Blood clots can be life-threatening if they form inappropriately in critical locations. Clots that block coronary arteries cause heart attacks, while clots that block arteries in the brain cause stroke. Drugs that can mediate the removal of clots, "clot busters", are used in cases of heart attack and stroke to decrease the damage caused by the clot. Drugs used clinically to remov clots include:

1. Tissue plasminogen activator (TPA) was recently cloned and is now produced in mass quantities by the biotech firm, Amgen. It is used clinically to dissolve clots in coronary arteries following a heart attack. It is also used to dissolve clots in the brain following stroke.
2. Streptokinase is an enzyme that directly dissolves blood clots. It is produced by streptococcus bacteria. The bacteria use streptokinase to dissolve clots that negatively effects their growth in the human host. This clot dissolving enzyme is apparently as effective as recombinant TPA.

Streptokinase cost $2 dollars per dose while TPA costs $2000 dollars per dose. Based on economic concerns, streptokinase is the drug of choice. However, streptokinase is not a human enzyme, therefore the immune system sees it as a foreign molecule that should be destroyed. The immune response increases with repeated use of the drug. This limits the effectiveness of the drug over time. TPA, on-the-other-hand is a human molecule which the immune system does not destroy.

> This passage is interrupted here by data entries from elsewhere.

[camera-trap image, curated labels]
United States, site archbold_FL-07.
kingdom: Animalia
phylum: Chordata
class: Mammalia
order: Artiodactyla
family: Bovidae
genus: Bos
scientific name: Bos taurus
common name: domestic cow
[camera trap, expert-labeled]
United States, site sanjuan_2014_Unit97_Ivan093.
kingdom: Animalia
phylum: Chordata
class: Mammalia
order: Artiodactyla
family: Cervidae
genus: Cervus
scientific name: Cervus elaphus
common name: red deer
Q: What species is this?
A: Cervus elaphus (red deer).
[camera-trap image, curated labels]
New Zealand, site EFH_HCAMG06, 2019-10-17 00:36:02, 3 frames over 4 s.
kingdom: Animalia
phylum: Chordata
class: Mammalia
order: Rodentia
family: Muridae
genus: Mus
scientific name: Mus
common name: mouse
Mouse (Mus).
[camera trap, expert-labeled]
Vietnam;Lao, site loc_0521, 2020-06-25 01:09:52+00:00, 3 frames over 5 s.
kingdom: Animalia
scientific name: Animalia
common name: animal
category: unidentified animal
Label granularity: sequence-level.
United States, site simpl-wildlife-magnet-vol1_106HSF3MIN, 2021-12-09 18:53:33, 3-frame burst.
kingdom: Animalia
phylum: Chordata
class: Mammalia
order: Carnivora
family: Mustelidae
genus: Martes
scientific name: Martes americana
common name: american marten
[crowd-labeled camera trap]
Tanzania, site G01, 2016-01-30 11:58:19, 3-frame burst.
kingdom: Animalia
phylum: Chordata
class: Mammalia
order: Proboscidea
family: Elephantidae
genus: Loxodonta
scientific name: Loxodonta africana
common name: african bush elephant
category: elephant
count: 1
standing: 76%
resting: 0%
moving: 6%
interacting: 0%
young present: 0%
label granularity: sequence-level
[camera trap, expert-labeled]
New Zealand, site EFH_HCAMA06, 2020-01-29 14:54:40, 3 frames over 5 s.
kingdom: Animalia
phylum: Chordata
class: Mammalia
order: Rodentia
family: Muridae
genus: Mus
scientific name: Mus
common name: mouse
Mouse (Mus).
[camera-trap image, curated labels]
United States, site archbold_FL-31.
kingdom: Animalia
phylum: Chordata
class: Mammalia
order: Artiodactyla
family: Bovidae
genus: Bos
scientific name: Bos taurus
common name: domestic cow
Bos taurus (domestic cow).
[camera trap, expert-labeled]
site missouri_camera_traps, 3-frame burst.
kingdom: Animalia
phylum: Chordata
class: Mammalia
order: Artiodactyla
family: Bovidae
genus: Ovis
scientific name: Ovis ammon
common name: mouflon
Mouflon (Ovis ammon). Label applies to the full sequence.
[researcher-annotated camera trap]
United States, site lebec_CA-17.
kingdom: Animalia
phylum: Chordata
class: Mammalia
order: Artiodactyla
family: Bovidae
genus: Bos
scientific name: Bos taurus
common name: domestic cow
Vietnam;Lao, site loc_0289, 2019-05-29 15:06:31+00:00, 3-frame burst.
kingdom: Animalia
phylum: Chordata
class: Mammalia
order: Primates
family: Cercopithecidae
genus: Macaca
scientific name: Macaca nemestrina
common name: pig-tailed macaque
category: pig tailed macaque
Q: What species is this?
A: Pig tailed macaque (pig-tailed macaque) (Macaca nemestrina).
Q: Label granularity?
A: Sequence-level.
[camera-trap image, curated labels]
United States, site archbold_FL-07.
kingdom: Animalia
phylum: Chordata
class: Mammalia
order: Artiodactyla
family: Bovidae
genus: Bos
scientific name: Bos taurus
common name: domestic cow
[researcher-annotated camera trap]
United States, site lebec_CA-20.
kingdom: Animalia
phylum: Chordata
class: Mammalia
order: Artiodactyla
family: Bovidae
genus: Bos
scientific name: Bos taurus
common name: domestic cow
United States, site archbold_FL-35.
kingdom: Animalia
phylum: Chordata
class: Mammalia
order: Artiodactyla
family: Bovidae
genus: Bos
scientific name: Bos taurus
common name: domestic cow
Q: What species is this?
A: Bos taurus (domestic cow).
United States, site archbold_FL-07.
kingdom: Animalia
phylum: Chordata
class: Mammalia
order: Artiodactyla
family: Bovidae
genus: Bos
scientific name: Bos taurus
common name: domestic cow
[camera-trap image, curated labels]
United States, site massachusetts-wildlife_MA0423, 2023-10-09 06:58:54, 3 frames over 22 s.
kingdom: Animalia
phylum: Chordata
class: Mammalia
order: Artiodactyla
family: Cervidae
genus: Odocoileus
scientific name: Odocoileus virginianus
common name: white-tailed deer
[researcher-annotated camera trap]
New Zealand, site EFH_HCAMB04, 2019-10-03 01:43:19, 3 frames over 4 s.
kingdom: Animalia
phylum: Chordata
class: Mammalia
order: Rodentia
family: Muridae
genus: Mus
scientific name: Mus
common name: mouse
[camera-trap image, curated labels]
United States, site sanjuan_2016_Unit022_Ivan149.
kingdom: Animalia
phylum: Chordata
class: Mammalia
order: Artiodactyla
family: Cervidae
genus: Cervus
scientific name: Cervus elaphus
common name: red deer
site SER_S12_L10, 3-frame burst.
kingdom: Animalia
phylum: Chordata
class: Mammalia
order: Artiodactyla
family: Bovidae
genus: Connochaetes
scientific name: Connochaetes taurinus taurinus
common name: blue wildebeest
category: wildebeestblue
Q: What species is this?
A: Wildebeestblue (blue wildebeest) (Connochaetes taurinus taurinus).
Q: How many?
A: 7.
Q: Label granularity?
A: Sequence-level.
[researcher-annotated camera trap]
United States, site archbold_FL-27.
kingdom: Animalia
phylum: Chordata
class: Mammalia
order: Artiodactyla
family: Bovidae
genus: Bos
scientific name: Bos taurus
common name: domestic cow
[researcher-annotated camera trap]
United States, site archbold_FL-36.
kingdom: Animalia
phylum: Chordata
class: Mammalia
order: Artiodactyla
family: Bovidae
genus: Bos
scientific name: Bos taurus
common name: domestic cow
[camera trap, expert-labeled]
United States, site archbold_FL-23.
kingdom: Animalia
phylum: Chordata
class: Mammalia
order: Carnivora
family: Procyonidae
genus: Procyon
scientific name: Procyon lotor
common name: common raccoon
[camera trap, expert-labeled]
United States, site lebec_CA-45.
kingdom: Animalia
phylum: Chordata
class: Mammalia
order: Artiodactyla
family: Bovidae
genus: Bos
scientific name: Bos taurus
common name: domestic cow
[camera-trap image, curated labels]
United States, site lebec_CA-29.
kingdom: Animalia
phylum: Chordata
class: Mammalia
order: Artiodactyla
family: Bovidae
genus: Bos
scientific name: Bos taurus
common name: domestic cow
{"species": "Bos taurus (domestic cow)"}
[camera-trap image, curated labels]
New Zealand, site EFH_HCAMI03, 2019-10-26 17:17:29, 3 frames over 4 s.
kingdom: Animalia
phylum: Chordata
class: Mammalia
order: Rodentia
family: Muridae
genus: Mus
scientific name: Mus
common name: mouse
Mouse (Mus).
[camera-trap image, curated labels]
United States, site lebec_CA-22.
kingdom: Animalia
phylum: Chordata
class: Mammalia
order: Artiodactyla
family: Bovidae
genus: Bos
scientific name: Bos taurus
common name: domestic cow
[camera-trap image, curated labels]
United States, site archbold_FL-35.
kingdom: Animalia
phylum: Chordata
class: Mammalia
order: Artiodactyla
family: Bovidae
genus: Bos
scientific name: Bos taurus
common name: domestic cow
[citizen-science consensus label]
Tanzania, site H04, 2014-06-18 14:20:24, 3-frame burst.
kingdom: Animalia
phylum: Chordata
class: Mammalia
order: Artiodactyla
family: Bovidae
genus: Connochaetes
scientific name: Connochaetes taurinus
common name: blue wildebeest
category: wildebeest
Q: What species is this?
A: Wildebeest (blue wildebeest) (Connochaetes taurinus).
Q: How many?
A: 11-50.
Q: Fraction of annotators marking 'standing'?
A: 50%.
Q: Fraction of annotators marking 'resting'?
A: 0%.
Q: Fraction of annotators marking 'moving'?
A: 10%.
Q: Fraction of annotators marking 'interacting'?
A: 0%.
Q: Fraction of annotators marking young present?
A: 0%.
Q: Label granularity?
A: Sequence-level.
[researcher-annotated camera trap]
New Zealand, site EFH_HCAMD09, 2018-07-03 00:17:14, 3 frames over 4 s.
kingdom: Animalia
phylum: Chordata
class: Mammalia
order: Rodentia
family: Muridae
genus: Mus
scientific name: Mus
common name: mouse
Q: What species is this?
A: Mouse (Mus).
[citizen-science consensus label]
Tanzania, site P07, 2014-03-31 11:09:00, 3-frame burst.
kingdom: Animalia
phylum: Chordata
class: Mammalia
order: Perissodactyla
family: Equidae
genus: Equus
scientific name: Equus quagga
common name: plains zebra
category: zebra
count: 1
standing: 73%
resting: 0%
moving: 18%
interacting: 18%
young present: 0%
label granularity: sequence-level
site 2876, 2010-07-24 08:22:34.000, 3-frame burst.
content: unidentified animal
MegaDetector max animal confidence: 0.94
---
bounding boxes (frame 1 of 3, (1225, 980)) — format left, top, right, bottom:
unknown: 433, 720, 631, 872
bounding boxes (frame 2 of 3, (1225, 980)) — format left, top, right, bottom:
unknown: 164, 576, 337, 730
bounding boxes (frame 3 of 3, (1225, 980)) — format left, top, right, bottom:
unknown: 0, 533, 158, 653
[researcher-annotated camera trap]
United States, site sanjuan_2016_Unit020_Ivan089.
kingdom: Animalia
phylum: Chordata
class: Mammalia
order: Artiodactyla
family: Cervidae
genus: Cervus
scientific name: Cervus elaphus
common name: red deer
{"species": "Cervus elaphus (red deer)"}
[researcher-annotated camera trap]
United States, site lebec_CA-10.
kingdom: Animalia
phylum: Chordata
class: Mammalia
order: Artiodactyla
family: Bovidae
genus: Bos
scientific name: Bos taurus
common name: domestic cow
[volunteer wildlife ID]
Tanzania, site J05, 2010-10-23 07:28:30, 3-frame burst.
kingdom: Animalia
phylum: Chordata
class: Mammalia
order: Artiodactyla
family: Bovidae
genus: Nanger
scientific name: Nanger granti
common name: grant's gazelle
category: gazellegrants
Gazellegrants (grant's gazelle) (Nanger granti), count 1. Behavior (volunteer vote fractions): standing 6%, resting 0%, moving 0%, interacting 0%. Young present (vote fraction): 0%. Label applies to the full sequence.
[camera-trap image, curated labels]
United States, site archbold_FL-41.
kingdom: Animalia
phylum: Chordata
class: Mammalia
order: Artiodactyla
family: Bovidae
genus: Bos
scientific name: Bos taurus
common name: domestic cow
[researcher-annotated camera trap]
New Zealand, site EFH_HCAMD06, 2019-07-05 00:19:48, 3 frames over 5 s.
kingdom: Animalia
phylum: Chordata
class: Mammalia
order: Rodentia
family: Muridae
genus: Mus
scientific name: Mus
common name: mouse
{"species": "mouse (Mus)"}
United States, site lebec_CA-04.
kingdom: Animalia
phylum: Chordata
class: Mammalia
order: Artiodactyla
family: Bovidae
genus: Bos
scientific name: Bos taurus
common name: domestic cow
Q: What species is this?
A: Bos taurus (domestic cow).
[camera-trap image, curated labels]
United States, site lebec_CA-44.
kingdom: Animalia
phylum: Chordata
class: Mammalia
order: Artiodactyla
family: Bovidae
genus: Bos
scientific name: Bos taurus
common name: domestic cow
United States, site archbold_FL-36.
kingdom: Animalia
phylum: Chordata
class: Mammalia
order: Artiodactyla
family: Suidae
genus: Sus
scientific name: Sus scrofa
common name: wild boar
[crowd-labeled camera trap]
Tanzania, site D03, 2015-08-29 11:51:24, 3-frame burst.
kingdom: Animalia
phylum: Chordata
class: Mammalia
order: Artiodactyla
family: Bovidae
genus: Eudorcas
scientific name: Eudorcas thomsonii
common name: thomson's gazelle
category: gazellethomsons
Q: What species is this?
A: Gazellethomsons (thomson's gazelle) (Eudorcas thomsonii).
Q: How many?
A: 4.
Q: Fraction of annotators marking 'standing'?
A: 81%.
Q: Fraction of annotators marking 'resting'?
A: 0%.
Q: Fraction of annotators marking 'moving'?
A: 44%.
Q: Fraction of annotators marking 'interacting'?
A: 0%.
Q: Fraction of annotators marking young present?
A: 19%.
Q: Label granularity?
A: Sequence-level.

Anticoagulants are substances that inhibit the process of clotting.

1. Heparin
   • produced primarily in the liver and lung (usually obtained from pigs or cows)
   • acts as an anticoagulant by inhibiting the activity of thrombin
   • Used clinically for acute problems, also used to prevent clotting in IVs (heplock)
   • fast acting, but short-lived drug. It must be injected to be effective.
2. Coumadin (dicoumarol, warfarin)
   • taken orally in small doses for long-term control of blood clotting
   • acts as an anticoagulant by inhibiting the processing of vitamin K, which is required for the synthesis of several clotting factors including prothrombin.
   • It is slow acting, requiring days to have an effect.
3. Citrates
   • Calcium is required for polymerization of fibrin.
   • Citrates bind up (chelate) calcium and thus inhibit the formation of clots
   • Citrates are used in long term blood storage.
   • Transfusion of large amounts of citrate-containing blood can be dangerous. The citrates chelate calcium in the body and thus disrupt processes such as nerve transmission and muscle contraction.

Blood Clotting Disorders

Hemophilia
Individuals with this inherited disorder bleed excessively due to an inability to rapidly form blood clots. This defect could be caused by a deficiency of any of the clotting factors, however 80% of all hemophilics are deficient in factor VIII.

Vitamin K deficiency
Vitamin K is essential to the maturation of several clotting factors including factor X and prothrombin. In the absence of vitamin K these clotting factors are defective and thus inhibit the clotting mechanism. People with a Vitamin K deficiency experience excessive bleeding.